Who’s It For? Realistically, the PacketShaper is not for end users or for those with modest Internet connection needs. It shines in situations where the demands on an Internet or wide area network (WAN) connection are too great and where the cost of buying more bandwidth is prohibitive or perhaps just unnecessary. The best example of this are international WAN connections, which are generally 56 Kbps to 384 Kbps frame relay connections, and satellite Internet connections, where installing a PacketShaper lets an organization avoid or put off paying for upgraded bandwidth. More generally, anytime users in organization (such as large companies, universities, and ISPs) regularly complain about WAN or Internet performance, a PacketShaper can help network administrators see exactly what’s happening on the network and manipulate it for optimal efficiency.

Colleges and universities often have extremely high-bandwidth Internet connections, but over the last few years, they’ve seen their bandwidth needs increasing radically thanks in part to what are essentially dormitory-based peer-to-peer server farms running Napster and its descendents. With the PacketShaper, an administrator can simply lower the priority of song swapping traffic so it doesn’t interfere with more important traffic. Plus, as Napster’s legal woes have reduced usage significantly, the PacketShaper can tell network administrators which competing services are taking over the undiminished music-sharing traffic from Napster.

A PacketShaper is also a godsend in situations where you pay for bandwidth based on usage, something that’s common outside of the U.S. When every gigabyte of data transferred per month has a specific cost, you want to know what sort of data you’re paying for and where it’s coming and going.
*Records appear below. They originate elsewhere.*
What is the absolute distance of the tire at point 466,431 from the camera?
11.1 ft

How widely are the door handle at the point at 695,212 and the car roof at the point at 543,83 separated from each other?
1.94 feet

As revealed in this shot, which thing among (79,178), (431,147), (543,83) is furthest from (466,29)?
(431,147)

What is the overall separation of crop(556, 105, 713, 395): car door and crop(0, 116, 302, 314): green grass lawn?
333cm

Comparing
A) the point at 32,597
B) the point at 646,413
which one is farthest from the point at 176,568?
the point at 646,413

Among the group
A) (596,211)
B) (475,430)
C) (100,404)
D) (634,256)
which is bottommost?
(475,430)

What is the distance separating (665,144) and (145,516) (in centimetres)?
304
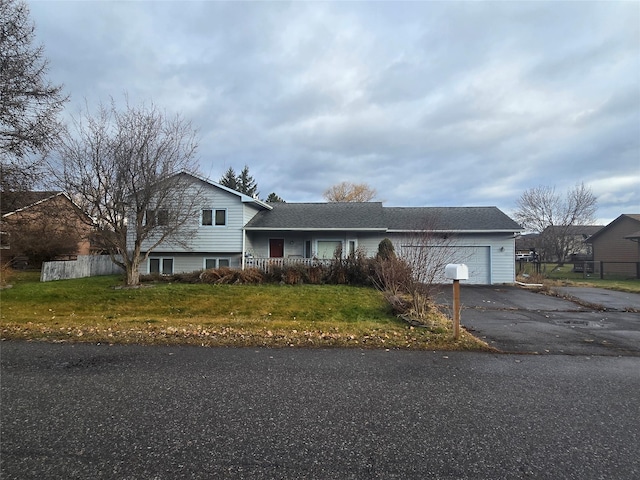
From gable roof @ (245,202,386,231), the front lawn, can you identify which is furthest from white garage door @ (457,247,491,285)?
gable roof @ (245,202,386,231)

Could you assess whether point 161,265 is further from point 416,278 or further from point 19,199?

A PacketShaper can tell you all that and help you make sure your bandwidth budget isn’t being eaten up by music sharing or streaming video.

Finally, Web hosting firms often use the PacketShaper to provide a guaranteed minimum amount of bandwidth to clients. That ensures, for instance, that an extremely popular site won’t slow traffic to other co-located sites. Plus, PacketShaper policies can ensure that non-interactive traffic, like SMTP email from a large mailing list, won’t obstruct traffic that a person is waiting to receive – Web pages or a videoconferencing stream, for instance.

Pricing — Like many high-end network devices, a PacketShaper isn’t the kind of thing you pick up off the shelf in CompUSA. Prices vary based on whether the unit can monitor or shape the traffic and by the size of your connection, so you can expect prices to range from $3,500 to $34,000 (the unit I used was in the $3,500 category, whereas someone with a T1 Internet connection would be looking at more like $8,000). If you’re interested in learning more, Packeteer’s Web site has information, along with a form you can fill out to have a salesperson give you a call (or you can contact the local office nearest you).

<http://www.packeteer.com/moreinfo/>

<http://www.packeteer.com/company/offices.cfm>

Obviously, I can’t recommend that everyone run out and buy a PacketShaper, but it’s definitely worth a look for folks who are responsible for a large and/or heavily used Internet connection. That’s particularly true if you’ve been considering adding more bandwidth but balking at the additional monthly expense. Between its rate control and prioritization capabilities, the PacketShaper can help you make sufficiently better use of your existing connection that you might be able to postpone adding more bandwidth, which – despite what some pundits say – still isn’t free.